Extrait du document -

^^^^^^^^

À la suite de la Seconde Guerre mondiale, les puissances mondiales cherchent à reconstruire l’économie internationale et à éviter les erreurs du passé. En 1947, le GATT (General Agreements on Tariffs and Trade) est signé pour promouvoir le libre-échange en réduisant les barrières tarifaires et en régulant les échanges commerciaux. Le GATT vise à établir un cadre multilatéral stable pour favoriser la croissance économique et prévenir le protectionnisme, en servant de précurseur à l’Organisation mondiale du commerce (OMC) en 1995.
L’émergence d’un nouvel ordre mondial
Nous pouvons distinguer trois principales raisons qui expliquent la naissance d’un nouvel ordre économique disruptif.
La puissance hégémonique des États-Unis
La puissance hégémonique des États-Unis et la contestation de cette hégémonie par l’URSS fondent un nouvel ordre économique international. Deux blocs étanches se forment (polarisation du monde) : le bloc communiste, avec les démocraties populaires, et le bloc capitaliste, avec les démocraties libérales. Les États-Unis, leaders du monde libre, se sentent investis d’une responsabilité : créer un ordre mondial permettant d’éviter les erreurs du passé et surtout la contamination communiste.
Un compromis keynésien
Il s’instaure dans les pays capitalistes pour concilier la libéralisation des échanges entre les nations et la mise en œuvre de politiques économiques et sociales nationales, autonomes, favorables au plein emploi : l’intervention de l’État devient légitime.
Le souci de l’indépendance nationale et de la préservation de la cohésion sociale demeure central malgré la libéralisation. Ce qui permet de comprendre la virulence des débats et l’importance des dérogations aux accords commerciaux signés après 1945. Encore aujourd’hui, ces débats font rage et limitent la portée des accords négociés entre les pays.
L’émergence d’institutions
Des institutions émergent pour encadrer la coopération économique. Les problèmes à résoudre sont nombreux. Premièrement, celui de la reconstruction et de son financement donnera naissance à la BIRD (banque internationale pour la reconstruction et le développement, qui devient rapidement la Banque mondiale). Ensuite, celui de la stabilité du SMI devient la préoccupation du FMI (1944 à Bretton Woods).
Enfin, celui des échanges commerciaux avec, en 1948, la création avortée de l’OIC (Organisation internationale du commerce) chargée de libéraliser les échanges et de régler les différends entre les nations. Le Président américain a signé, mais le Congrès américain refuse de ratifier la charte adoptée à La Havane en 1948 (congrès à majorité républicaine, soucieuse de l’indépendance étatsunienne, alors que le projet était porté par Roosevelt avant sa mort en 1945).

^^^^^^^^

Lignes enregistrées -
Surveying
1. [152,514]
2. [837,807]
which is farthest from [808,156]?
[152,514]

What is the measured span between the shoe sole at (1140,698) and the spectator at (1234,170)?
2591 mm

^^^^^^^^

Consigne A -
Selon le texte sur le GATT, quelle institution fait de la stabilité du SMI sa préoccupation ?
Consigne B -
Poursuivez le texte sur le GATT à la suite de sa dernière phrase.

Réponse rédigée A -
Le FMI, créé en 1944 à Bretton Woods.

Réponse rédigée B -
L’OIC ne voit donc pas le jour, mais pendant la phase de préparation, une conférence intermédiaire en 1947 à Genève s’est terminée par la signature d’un accord : le GATT, signé par 23 pays, dont la Chine jusqu’en 1949, qui représentent 80 % du commerce international à l’époque. Cet accord se voulait transitoire, il devient permanent jusqu’en 1994.
Le GATT est un traité international composé de 38 articles, dont l’objectif est de permettre la conclusion « d’accords visant, sur la base de la réciprocité et d’avantages mutuels, à une réduction substantielle des tarifs douaniers et autres entraves aux échanges et à l’élimination des discriminations dans les relations commerciales internationales ». Pour atteindre ces objectifs, le GATT fixe un code de conduite qui impose aux pays signataires le respect de plusieurs principes.
Les principes du GATT
La clause de la nation la plus favorisée
Tout avantage commercial consenti à un pays signataire du GATT est automatiquement étendu à tous les pays signataires de l’accord.
Le principe de réciprocité
Quand un pays s’engage à baisser ses barrières douanières, ses partenaires commerciaux doivent proposer une mesure équivalente. Ces deux premières règles favorisent fortement l’abaissement multilatéral des obstacles aux échanges. Cette baisse explique pourquoi de plus en plus de pays vont signer le GATT à partir des années 1960. Ces derniers veulent bénéficier de la baisse des tarifs avec tous les pays.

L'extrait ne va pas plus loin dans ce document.